# GIVEN EXERCISE:
Please check the notebook excerpt on point matching below: how many points does its generated example data contain?

--- Start of READING PASSAGE ---

Generate example data¶

Thoughout this notebook we will be working wigh generated data that looks like this:

In [3]:

# initialize pertrubation rotation
angle = pi / 4
R_true = np.array([[cos(angle), -sin(angle)], 
                   [sin(angle),  cos(angle)]])
t_true = np.array([[-2], [5]])

# Generate data as a list of 2d points
num_points = 30
true_data = np.zeros((2, num_points))
true_data[0, :] = range(0, num_points)
true_data[1, :] = 0.2 * true_data[0, :] * np.sin(0.5 * true_data[0, :]) 
# Move the data
moved_data = R_true.dot(true_data) + t_true

# Assign to variables we use in formulas.
Q = true_data
P = moved_data

plot_data(moved_data, true_data, "P: moved data", "Q: true data")
plt.show()

Correspondences computation¶

We compute correspondences from $P$ to $Q$, i.e. for every $p_i$ we search the closest $q_j$ to it.

In [4]:

def get_correspondence_indices(P, Q):
    """For each point in P find closest one in Q."""
    p_size = P.shape[1]
    q_size = Q.shape[1]
    correspondences = []
    for i in range(p_size):
        p_point = P[:, i]
        min_dist = sys.maxsize
        chosen_idx = -1
        for j in range(q_size):
            q_point = Q[:, j]
            dist = np.linalg.norm(q_point - p_point)
            if dist < min_dist:
                min_dist = dist
                chosen_idx = j
        correspondences.append((i, chosen_idx))
    return correspondences

def draw_correspondeces(P, Q, correspondences, ax):
    label_added = False
    for i, j in correspondences:
        x = [P[0, i], Q[0, j]]
        y = [P[1, i], Q[1, j]]
        if not label_added:
            ax.plot(x, y, color='grey', label='correpondences')
            label_added = True
        else:
            ax.plot(x, y, color='grey')
    ax.legend()

ICP based on SVD¶

Tldr version. If the scans would match exactly, their cross-covariance would be identity. Therefore, we can iteratively optimize their cross-covariance to be as close as possible to an identity matrix by applying transformations to $P$. Let's dive into details.

--- End of READING PASSAGE ---
--- Start of DATA ROWS ---

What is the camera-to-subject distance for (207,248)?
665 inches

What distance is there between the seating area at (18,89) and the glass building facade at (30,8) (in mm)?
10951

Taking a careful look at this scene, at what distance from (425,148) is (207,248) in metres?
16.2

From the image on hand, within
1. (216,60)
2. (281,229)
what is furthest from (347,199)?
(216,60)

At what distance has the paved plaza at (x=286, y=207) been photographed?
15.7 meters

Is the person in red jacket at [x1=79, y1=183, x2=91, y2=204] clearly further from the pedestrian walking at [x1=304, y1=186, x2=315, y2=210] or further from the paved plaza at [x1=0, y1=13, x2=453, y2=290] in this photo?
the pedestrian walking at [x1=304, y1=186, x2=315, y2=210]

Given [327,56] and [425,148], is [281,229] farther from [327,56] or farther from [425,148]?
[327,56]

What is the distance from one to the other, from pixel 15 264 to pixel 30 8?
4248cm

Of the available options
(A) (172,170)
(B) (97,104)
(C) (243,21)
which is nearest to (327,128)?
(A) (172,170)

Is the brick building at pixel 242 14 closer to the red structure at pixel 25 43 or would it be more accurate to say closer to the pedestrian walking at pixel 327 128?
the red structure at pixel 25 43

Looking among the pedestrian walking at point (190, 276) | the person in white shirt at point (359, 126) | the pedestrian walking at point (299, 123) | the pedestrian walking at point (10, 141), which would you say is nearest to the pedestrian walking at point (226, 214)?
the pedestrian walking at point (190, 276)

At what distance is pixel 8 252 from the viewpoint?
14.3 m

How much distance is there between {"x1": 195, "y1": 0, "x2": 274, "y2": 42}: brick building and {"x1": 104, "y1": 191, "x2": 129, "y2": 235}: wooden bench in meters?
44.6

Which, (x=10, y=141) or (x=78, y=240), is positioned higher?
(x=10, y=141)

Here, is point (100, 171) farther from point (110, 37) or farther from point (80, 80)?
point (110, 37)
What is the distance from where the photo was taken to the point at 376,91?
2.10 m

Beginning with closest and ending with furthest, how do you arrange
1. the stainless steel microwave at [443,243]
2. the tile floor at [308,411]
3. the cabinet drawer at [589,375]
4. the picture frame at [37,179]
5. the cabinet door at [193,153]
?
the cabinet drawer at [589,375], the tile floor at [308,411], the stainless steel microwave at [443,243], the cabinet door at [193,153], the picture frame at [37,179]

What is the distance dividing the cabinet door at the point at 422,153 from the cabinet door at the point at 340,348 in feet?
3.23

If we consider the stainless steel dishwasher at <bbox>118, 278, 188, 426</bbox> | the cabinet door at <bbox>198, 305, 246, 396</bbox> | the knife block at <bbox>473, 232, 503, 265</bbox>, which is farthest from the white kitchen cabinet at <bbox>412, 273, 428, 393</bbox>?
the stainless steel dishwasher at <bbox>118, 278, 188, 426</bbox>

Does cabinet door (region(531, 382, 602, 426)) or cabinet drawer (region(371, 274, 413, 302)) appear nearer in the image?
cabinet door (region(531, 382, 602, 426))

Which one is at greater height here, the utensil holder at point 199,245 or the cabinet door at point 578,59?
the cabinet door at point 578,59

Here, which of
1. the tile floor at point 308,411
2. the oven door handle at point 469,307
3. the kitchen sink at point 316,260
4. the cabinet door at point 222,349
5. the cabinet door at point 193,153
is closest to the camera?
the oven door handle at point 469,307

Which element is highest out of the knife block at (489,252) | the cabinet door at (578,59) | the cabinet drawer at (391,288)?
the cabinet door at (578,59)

--- End of DATA ROWS ---

# COMPLETED EXERCISE:
30 points.